Questions about scenes in images:
(begin)

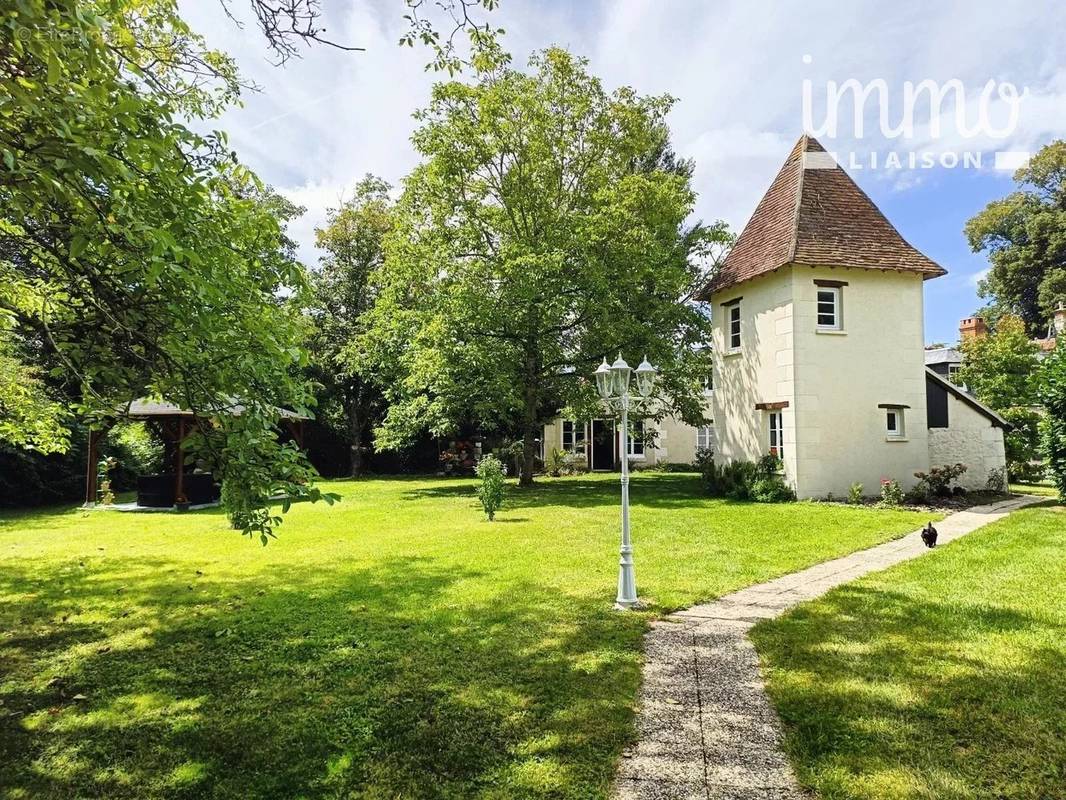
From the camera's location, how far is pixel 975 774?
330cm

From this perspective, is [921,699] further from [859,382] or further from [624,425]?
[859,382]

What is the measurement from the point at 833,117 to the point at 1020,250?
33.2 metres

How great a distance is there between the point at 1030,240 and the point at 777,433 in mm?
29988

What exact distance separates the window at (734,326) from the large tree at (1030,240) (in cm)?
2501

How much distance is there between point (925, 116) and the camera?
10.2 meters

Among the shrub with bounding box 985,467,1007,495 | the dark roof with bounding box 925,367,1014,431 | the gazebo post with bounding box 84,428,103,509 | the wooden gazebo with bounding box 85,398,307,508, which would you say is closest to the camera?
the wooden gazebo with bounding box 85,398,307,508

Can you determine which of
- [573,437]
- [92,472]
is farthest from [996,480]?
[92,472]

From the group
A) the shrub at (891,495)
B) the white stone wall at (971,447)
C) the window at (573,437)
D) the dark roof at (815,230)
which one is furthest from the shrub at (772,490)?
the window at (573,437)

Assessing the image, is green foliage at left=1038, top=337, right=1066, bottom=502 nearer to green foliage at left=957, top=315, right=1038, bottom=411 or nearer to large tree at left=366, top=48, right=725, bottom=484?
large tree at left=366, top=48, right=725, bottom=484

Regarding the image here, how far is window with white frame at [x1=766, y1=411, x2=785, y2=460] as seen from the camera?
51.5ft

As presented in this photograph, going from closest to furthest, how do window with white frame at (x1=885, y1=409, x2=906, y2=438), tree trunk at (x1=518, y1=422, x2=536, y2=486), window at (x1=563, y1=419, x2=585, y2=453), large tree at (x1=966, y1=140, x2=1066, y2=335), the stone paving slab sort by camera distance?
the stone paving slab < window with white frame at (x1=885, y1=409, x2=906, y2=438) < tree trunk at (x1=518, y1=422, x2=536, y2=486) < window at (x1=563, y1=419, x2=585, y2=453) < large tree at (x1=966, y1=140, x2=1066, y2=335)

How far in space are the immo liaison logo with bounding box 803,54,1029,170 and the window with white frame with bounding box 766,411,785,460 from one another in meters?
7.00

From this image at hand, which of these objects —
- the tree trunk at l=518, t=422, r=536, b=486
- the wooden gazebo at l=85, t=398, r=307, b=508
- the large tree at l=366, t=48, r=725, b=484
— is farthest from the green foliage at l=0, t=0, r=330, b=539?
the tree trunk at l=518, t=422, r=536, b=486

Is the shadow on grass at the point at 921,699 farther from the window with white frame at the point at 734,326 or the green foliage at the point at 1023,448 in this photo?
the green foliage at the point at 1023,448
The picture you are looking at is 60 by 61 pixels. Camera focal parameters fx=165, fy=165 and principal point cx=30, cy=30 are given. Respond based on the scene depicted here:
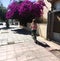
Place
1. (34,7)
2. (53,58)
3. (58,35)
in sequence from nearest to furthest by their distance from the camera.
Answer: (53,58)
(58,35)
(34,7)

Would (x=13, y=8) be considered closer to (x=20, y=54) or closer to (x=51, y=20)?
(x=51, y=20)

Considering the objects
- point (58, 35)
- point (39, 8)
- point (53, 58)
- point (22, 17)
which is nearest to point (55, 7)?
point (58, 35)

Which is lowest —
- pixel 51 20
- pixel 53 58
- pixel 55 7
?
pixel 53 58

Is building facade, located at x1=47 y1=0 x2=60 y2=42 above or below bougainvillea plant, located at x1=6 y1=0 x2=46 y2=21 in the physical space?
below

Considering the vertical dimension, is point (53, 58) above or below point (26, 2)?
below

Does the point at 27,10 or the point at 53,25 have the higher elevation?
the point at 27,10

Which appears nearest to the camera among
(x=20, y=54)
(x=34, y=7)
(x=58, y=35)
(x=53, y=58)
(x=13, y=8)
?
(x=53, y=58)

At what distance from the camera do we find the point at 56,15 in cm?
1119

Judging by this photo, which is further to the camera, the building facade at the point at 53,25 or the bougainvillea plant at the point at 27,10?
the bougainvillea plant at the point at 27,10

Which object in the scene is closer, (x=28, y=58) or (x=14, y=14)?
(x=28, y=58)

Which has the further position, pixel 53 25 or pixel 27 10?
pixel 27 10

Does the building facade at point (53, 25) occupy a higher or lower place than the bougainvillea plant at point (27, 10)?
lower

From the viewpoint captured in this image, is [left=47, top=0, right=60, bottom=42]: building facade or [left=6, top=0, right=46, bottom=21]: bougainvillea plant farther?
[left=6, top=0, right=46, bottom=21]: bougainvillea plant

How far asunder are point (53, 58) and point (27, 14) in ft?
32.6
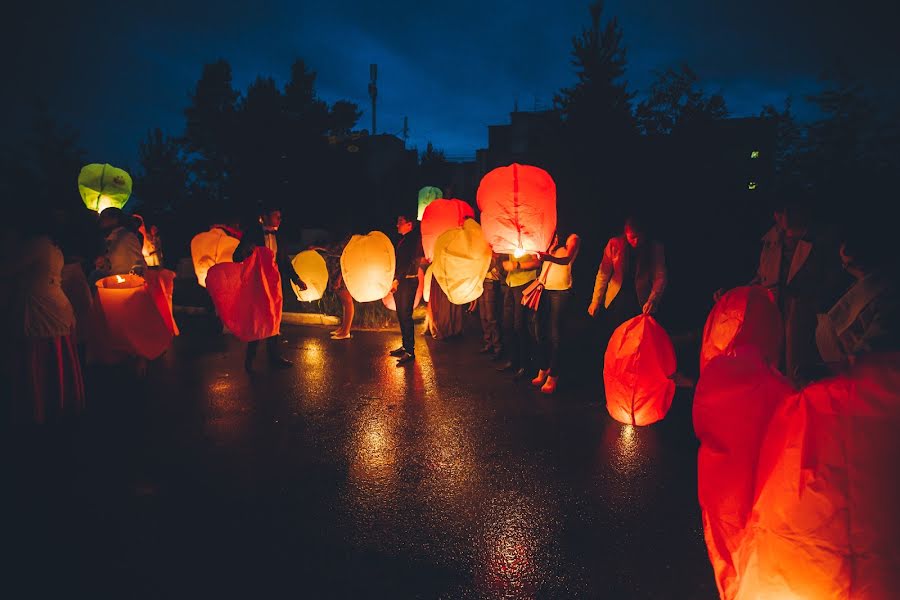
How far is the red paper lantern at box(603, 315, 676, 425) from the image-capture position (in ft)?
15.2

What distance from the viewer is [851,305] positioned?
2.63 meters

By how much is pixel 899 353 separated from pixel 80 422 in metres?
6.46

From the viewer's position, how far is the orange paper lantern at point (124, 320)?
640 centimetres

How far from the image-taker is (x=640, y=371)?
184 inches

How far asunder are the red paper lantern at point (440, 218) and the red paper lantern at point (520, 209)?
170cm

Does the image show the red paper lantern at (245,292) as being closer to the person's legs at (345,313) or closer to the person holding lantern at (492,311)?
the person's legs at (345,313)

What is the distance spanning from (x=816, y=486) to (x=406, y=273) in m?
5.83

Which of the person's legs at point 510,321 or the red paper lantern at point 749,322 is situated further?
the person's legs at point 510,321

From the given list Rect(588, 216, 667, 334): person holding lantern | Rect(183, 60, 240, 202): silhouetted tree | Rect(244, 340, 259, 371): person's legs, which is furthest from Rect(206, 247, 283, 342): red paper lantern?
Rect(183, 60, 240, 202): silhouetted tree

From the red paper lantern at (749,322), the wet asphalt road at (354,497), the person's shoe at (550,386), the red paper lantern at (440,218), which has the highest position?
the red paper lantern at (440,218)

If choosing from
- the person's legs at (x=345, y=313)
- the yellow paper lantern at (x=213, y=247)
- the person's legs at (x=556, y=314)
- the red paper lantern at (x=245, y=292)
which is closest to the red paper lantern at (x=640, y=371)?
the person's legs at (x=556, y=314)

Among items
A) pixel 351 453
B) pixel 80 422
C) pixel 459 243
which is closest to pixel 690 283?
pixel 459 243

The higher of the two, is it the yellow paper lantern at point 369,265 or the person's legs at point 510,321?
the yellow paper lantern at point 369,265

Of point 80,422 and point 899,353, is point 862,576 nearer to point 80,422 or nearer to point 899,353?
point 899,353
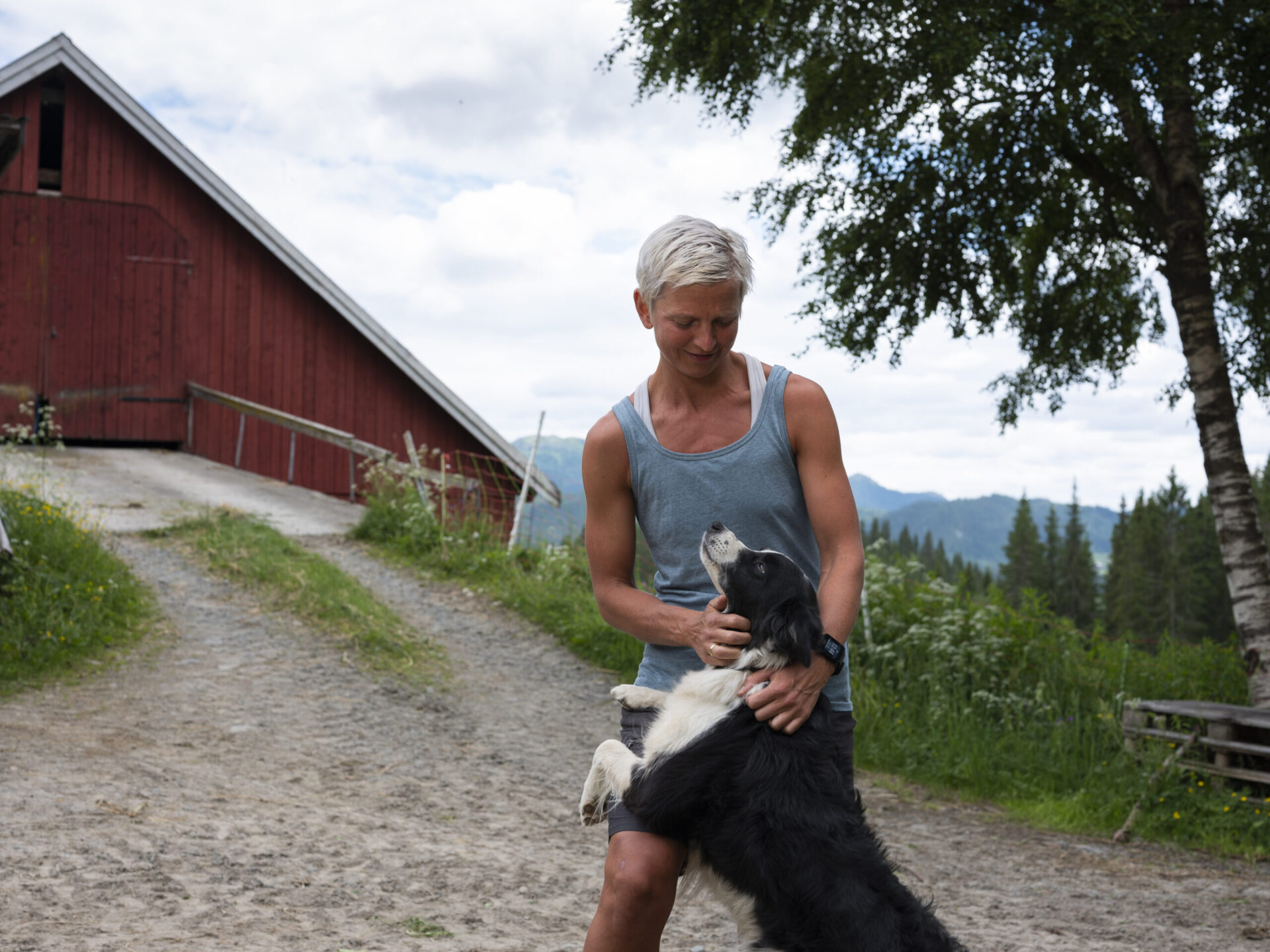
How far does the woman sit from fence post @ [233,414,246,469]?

(end)

Reproduce every one of the records above word for word, leaving out the pictures.

WORKED SOLUTION:
From the camera's location, how far is pixel 975 774?
330cm

From this perspective, is [921,699] further from [859,382] or further from [624,425]?
[859,382]

What is the measurement from the point at 833,117 to the point at 1020,250?
33.2 metres

How great a distance is there between the point at 1030,240 and the point at 777,433 in mm?
29988

What exact distance separates the window at (734,326) from the large tree at (1030,240) (in cm)?
2501

How much distance is there between point (925, 116) and the camera?
10.2 meters

Among the shrub with bounding box 985,467,1007,495 | the dark roof with bounding box 925,367,1014,431 | the gazebo post with bounding box 84,428,103,509 | the wooden gazebo with bounding box 85,398,307,508, which would you say is closest to the camera?
the wooden gazebo with bounding box 85,398,307,508

Can you determine which of
- [573,437]
- [92,472]
is farthest from [996,480]?
[92,472]

From the group
A) the shrub at (891,495)
B) the white stone wall at (971,447)
C) the window at (573,437)
D) the dark roof at (815,230)
which one is furthest from the shrub at (772,490)?
the window at (573,437)

Assessing the image, is green foliage at left=1038, top=337, right=1066, bottom=502 nearer to green foliage at left=957, top=315, right=1038, bottom=411 or nearer to large tree at left=366, top=48, right=725, bottom=484?
large tree at left=366, top=48, right=725, bottom=484

Regarding the image here, how far is window with white frame at [x1=766, y1=411, x2=785, y2=460] as seen from the camera?
51.5ft

As presented in this photograph, going from closest to furthest, how do window with white frame at (x1=885, y1=409, x2=906, y2=438), tree trunk at (x1=518, y1=422, x2=536, y2=486), window at (x1=563, y1=419, x2=585, y2=453), large tree at (x1=966, y1=140, x2=1066, y2=335), the stone paving slab sort by camera distance?
the stone paving slab < window with white frame at (x1=885, y1=409, x2=906, y2=438) < tree trunk at (x1=518, y1=422, x2=536, y2=486) < window at (x1=563, y1=419, x2=585, y2=453) < large tree at (x1=966, y1=140, x2=1066, y2=335)

How far in space are the immo liaison logo with bounding box 803,54,1029,170 and the window with white frame with bounding box 766,411,785,460 from one another in meters?
7.00

From this image at hand, which of these objects —
- the tree trunk at l=518, t=422, r=536, b=486
- the wooden gazebo at l=85, t=398, r=307, b=508
- the large tree at l=366, t=48, r=725, b=484
— is farthest from the green foliage at l=0, t=0, r=330, b=539?
the tree trunk at l=518, t=422, r=536, b=486

Is the shadow on grass at the point at 921,699 farther from the window with white frame at the point at 734,326 or the green foliage at the point at 1023,448 in this photo?
the green foliage at the point at 1023,448
The picture you are looking at is 60 by 61 pixels. Camera focal parameters fx=165, fy=165 and principal point cx=30, cy=30 are given. Respond based on the scene depicted here:
Place
1. (34,7)
2. (53,58)
3. (58,35)
in sequence from nearest to furthest by their distance from the camera.
Answer: (53,58)
(58,35)
(34,7)

Would (x=13, y=8) be considered closer to (x=20, y=54) or closer to (x=51, y=20)?
(x=51, y=20)

Considering the objects
- point (58, 35)
- point (39, 8)
- point (53, 58)
- point (22, 17)
which is nearest to point (55, 7)?
point (58, 35)

Which is lowest —
- pixel 51 20
- pixel 53 58
- pixel 55 7
?
pixel 53 58

Is building facade, located at x1=47 y1=0 x2=60 y2=42 above or below bougainvillea plant, located at x1=6 y1=0 x2=46 y2=21 in the physical space?
below

Considering the vertical dimension, is point (53, 58) above or below point (26, 2)?
below

Does the point at 27,10 or the point at 53,25 have the higher elevation?
the point at 27,10

Which appears nearest to the camera among
(x=20, y=54)
(x=34, y=7)
(x=58, y=35)
(x=53, y=58)
(x=13, y=8)
?
(x=53, y=58)

At what distance from the camera do we find the point at 56,15 in cm?
1119

Judging by this photo, which is further to the camera, the building facade at the point at 53,25 or the bougainvillea plant at the point at 27,10?
the bougainvillea plant at the point at 27,10

Which object in the scene is closer, (x=28, y=58) or (x=14, y=14)?
(x=28, y=58)

Which has the further position, pixel 53 25 or pixel 27 10?
pixel 27 10

Does the building facade at point (53, 25) occupy a higher or lower place than the bougainvillea plant at point (27, 10)?
lower

From the viewpoint captured in this image, is [left=47, top=0, right=60, bottom=42]: building facade or [left=6, top=0, right=46, bottom=21]: bougainvillea plant farther?
[left=6, top=0, right=46, bottom=21]: bougainvillea plant

How far asunder are point (53, 58) and point (27, 14) in ft?
32.6
How far is the red paper lantern at box(603, 315, 676, 425) from the image-capture position (in ft)?
15.2

What distance from the viewer is [851,305] positioned?
2.63 meters

By how much is pixel 899 353 separated from pixel 80 422 in metres?
6.46

From the viewer's position, how far is the orange paper lantern at point (124, 320)?
640 centimetres

How far from the image-taker is (x=640, y=371)?
184 inches

How far asunder are the red paper lantern at point (440, 218) and the red paper lantern at point (520, 209)?
170cm

Does the image show the red paper lantern at (245,292) as being closer to the person's legs at (345,313) or closer to the person holding lantern at (492,311)?
the person's legs at (345,313)

What is the distance spanning from (x=816, y=486) to (x=406, y=273) in m?
5.83

Which of the person's legs at point 510,321 or the red paper lantern at point 749,322 is situated further?
the person's legs at point 510,321

From the given list Rect(588, 216, 667, 334): person holding lantern | Rect(183, 60, 240, 202): silhouetted tree | Rect(244, 340, 259, 371): person's legs, which is furthest from Rect(206, 247, 283, 342): red paper lantern?
Rect(183, 60, 240, 202): silhouetted tree

From the red paper lantern at (749,322), the wet asphalt road at (354,497), the person's shoe at (550,386), the red paper lantern at (440,218), which has the highest position?
the red paper lantern at (440,218)

If choosing from
- the person's legs at (x=345, y=313)
- the yellow paper lantern at (x=213, y=247)
- the person's legs at (x=556, y=314)
- the red paper lantern at (x=245, y=292)
which is closest to the red paper lantern at (x=640, y=371)?
the person's legs at (x=556, y=314)

Among items
A) pixel 351 453
B) pixel 80 422
C) pixel 459 243
which is closest to pixel 690 283?
pixel 459 243

The higher of the two, is it the yellow paper lantern at point 369,265 or the person's legs at point 510,321?
the yellow paper lantern at point 369,265

Of point 80,422 and point 899,353, is point 862,576 nearer to point 80,422 or nearer to point 899,353?
point 899,353
How far does the woman sit from fence post @ [233,414,246,469]?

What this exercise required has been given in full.